* WHAT YOU HAVE TO DO:
Duplicate every line of the listing below with no changes, omitting the pictures.

— begin GIVEN ENTRIES —

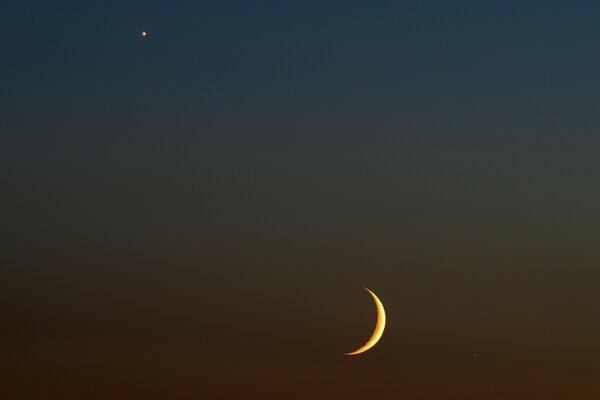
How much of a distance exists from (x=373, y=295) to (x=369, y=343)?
8282 mm

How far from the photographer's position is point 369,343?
208 feet

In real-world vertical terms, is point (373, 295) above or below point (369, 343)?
above

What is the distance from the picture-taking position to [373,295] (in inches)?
2532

— end GIVEN ENTRIES —

* REPLY TO THE EXERCISE:
How much of a distance exists from (x=373, y=295) to (x=369, y=343)?
8282 mm

How far from the photographer's position is point 369,343?
208 feet

In real-world vertical terms, is point (373, 295) above or below point (369, 343)?
above

What is the distance from the picture-taking position to [373,295] (in inches)?
2532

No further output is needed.